### [Exercise inputs]
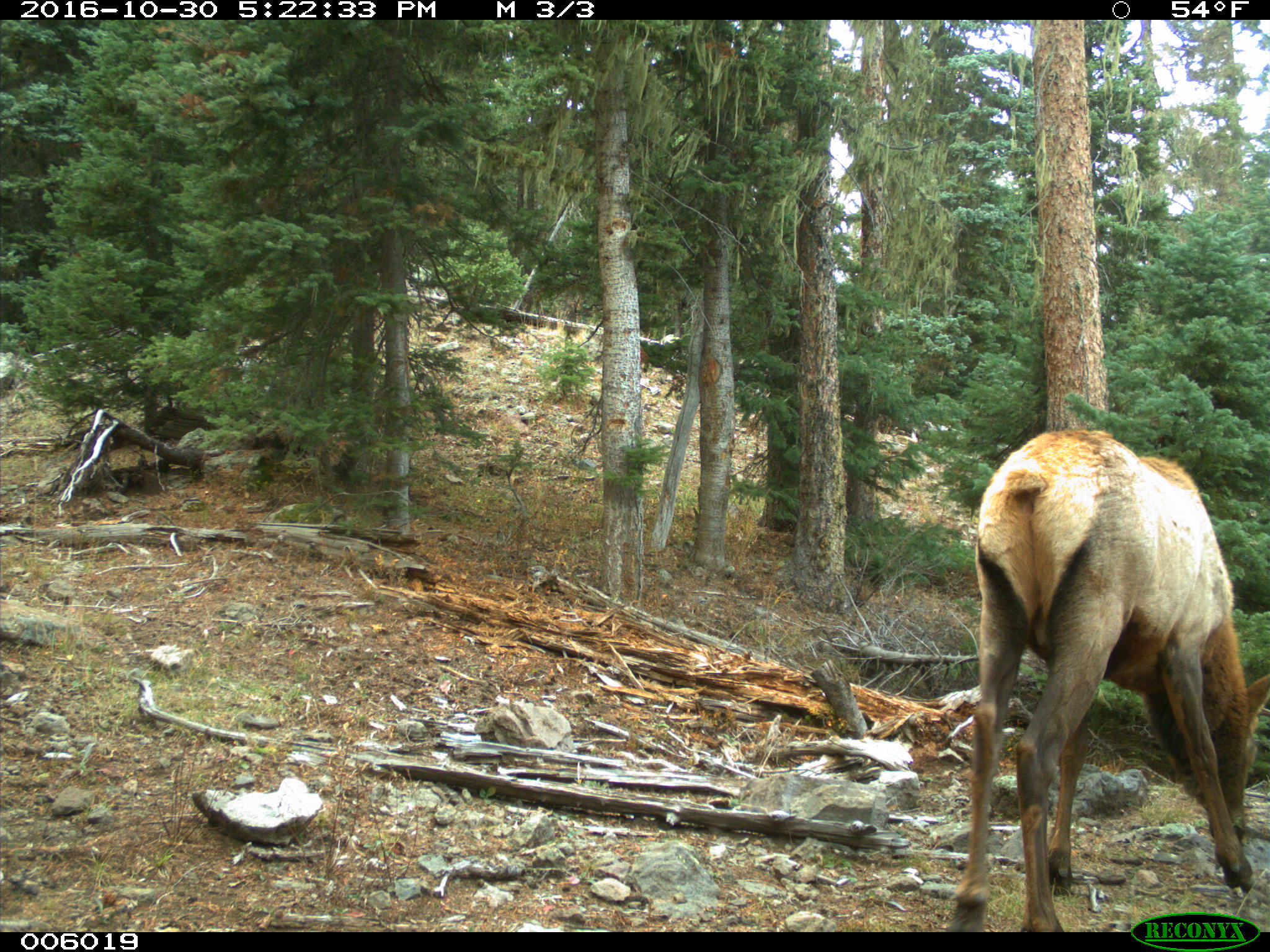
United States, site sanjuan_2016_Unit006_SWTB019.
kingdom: Animalia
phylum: Chordata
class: Mammalia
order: Artiodactyla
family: Cervidae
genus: Cervus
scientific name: Cervus elaphus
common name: red deer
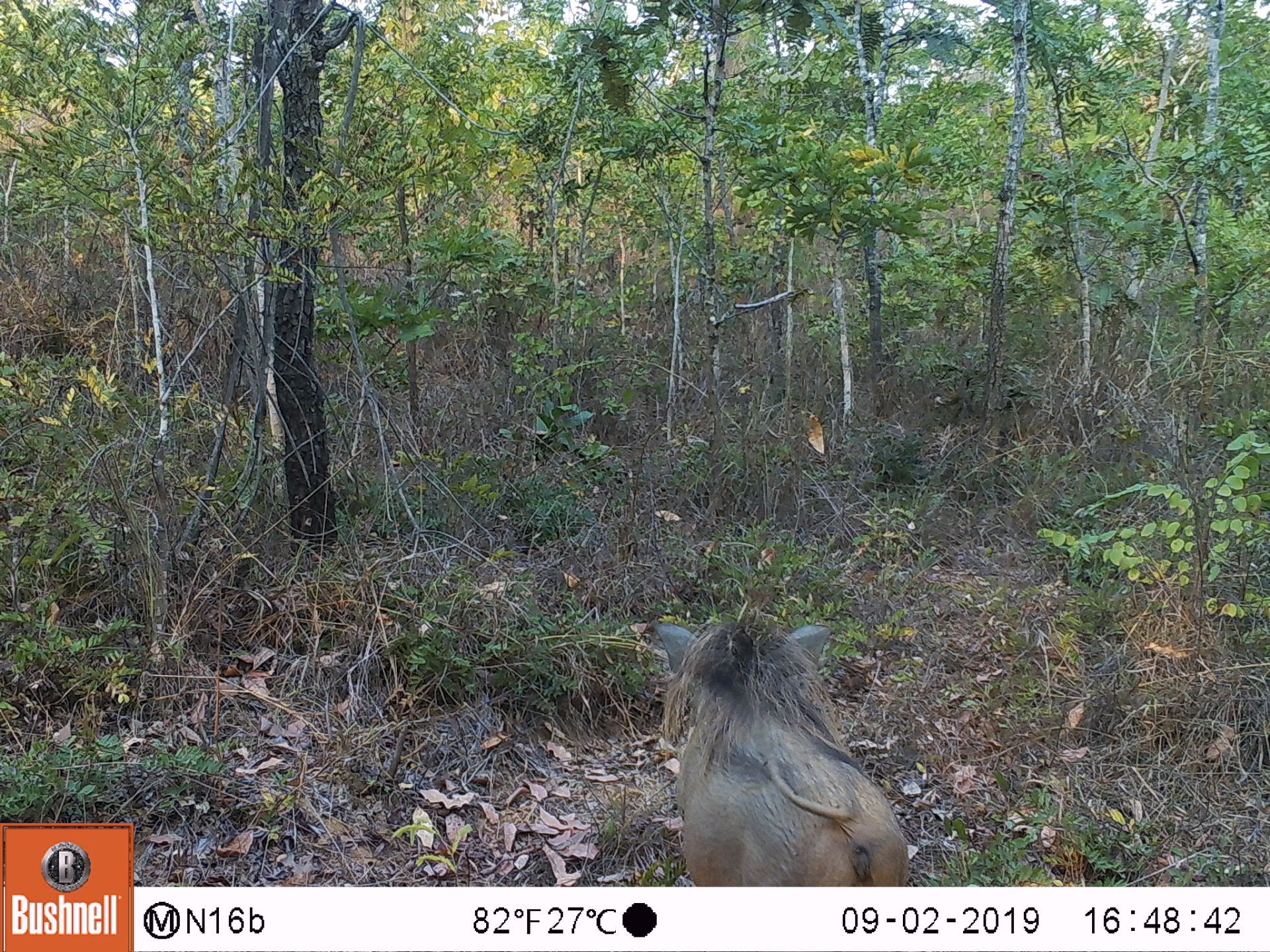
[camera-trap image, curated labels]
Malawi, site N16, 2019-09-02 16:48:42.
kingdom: Animalia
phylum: Chordata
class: Mammalia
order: Artiodactyla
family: Suidae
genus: Phacochoerus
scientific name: Phacochoerus africanus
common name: common warthog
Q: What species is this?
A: Common warthog (Phacochoerus africanus).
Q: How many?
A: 1.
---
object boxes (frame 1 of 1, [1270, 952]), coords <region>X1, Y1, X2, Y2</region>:
common warthog: <region>647, 617, 912, 885</region>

### [Task brief]
The material above is to be set down exactly, with pictures removed.

### [Response to the task]
United States, site sanjuan_2016_Unit006_SWTB019.
kingdom: Animalia
phylum: Chordata
class: Mammalia
order: Artiodactyla
family: Cervidae
genus: Cervus
scientific name: Cervus elaphus
common name: red deer
[camera-trap image, curated labels]
Malawi, site N16, 2019-09-02 16:48:42.
kingdom: Animalia
phylum: Chordata
class: Mammalia
order: Artiodactyla
family: Suidae
genus: Phacochoerus
scientific name: Phacochoerus africanus
common name: common warthog
Q: What species is this?
A: Common warthog (Phacochoerus africanus).
Q: How many?
A: 1.
---
object boxes (frame 1 of 1, [1270, 952]), coords <region>X1, Y1, X2, Y2</region>:
common warthog: <region>647, 617, 912, 885</region>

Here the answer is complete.